Providing Common Time and Space in Distributed AV-Sensor Networks by Self-Calibration

  • R. Lienhart
  • I. Kozintsev
  • D. Budnikov
  • I. Chikalov
  • V. C. Raykar
Part of the Studies in Fuzziness and Soft Computing book series (STUDFUZZ, volume 168)


Array audio-visual signal processing algorithms require time-synchronized capture of AV-data on distributed platforms. In addition, the geometry of the array of cameras, microphones, speakers and displays is often required. In this chapter we present a novel setup involving network of wireless computing platforms with sensors and actuators onboard, and algorithms that can provide both synchronized I/O and self-localization of the I/O devices in 3D space. The proposed algorithms synchronize input and output for a network of distributed multi-channel audio sensors and actuators connected to general purpose computing platforms (GPCs) such as laptops, PDAs and tablets. IEEE 802.11 wireless network is used to deliver the global clock to distributed GPCs, while the interrupt timestamping mechanism is employed to distribute the clock between I/O devices. Experimental results demonstrate a precision in A/D D/A synchronization precision better than 50 μs (a couple of samples at 48 kHz). We also present a novel algorithm to automatically determine the relative 3D positions of the sensors and actuators connected to GPCs.
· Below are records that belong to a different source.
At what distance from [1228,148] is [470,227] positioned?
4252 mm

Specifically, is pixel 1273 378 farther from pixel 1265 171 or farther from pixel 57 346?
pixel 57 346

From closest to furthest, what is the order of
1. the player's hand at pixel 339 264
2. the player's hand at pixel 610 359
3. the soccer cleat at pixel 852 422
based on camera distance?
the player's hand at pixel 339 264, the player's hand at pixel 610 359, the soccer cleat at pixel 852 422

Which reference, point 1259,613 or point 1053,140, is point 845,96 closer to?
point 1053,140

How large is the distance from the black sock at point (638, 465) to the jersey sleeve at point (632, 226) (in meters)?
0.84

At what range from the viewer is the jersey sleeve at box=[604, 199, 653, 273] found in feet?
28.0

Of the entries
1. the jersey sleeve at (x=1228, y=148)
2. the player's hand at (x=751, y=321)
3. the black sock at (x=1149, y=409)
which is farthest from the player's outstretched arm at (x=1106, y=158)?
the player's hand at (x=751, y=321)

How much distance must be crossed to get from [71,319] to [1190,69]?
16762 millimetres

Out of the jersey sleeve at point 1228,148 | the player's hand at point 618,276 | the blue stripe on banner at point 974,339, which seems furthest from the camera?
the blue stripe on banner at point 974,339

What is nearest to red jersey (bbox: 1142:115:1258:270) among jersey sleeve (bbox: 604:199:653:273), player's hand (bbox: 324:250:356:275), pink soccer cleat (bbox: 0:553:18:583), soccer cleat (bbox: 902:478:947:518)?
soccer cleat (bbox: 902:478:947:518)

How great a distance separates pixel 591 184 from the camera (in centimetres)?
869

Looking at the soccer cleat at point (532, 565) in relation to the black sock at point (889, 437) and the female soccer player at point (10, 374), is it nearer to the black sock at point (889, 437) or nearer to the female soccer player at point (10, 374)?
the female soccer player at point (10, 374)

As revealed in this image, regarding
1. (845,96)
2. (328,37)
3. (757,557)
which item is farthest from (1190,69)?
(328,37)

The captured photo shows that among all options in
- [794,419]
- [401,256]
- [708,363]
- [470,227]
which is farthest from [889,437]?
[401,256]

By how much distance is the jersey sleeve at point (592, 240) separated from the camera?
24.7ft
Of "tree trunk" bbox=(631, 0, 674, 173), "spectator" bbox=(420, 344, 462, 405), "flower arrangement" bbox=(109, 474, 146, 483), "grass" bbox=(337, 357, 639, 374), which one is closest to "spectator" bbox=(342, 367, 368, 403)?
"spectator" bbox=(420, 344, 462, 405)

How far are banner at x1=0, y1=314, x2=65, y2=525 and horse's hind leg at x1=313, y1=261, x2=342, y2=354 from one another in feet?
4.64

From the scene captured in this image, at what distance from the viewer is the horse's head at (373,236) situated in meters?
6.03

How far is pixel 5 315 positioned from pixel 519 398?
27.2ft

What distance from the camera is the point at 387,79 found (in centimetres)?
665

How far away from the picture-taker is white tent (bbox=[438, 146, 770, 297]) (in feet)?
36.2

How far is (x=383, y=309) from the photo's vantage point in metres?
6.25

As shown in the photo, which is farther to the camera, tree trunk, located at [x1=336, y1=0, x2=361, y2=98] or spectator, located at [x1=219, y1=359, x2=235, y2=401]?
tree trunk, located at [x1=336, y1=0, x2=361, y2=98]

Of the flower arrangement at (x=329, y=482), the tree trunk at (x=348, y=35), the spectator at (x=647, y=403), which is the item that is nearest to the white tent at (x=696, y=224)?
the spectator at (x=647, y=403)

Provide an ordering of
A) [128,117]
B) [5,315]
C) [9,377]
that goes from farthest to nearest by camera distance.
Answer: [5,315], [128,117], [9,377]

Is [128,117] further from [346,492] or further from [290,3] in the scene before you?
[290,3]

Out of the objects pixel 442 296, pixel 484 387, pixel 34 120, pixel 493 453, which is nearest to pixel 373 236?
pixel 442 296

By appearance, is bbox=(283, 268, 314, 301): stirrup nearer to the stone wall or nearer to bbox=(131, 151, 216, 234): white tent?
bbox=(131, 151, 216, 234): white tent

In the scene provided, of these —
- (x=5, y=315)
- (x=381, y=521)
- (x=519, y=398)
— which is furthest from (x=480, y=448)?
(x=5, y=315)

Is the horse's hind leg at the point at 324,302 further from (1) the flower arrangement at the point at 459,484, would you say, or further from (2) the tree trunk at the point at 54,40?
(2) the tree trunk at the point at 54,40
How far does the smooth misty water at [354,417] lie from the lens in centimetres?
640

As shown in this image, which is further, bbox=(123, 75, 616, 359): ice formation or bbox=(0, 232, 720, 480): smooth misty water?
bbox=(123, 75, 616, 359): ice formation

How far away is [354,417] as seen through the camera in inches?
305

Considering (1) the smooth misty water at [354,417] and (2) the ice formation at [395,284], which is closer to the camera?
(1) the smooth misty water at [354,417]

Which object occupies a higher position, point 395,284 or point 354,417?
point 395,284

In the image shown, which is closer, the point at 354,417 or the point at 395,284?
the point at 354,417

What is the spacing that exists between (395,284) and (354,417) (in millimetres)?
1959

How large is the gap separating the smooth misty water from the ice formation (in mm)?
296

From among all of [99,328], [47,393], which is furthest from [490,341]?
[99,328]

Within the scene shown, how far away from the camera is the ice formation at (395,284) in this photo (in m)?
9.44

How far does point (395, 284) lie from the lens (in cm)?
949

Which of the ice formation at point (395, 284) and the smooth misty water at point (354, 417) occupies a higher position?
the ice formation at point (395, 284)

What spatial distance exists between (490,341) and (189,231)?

A closed form approximate solution is derived using the technique of metric multidimensional scaling, which is further refined by minimizing a non-linear error function. Our formulation and solution account for the errors in localization, due to lack of temporal synchronization among different platforms. The performance limit for the sensor positions is analyzed with respect to the number of sensors and actuators as well as their geometry. Simulation results are reported together with a discussion of the practical issues in a real-time system.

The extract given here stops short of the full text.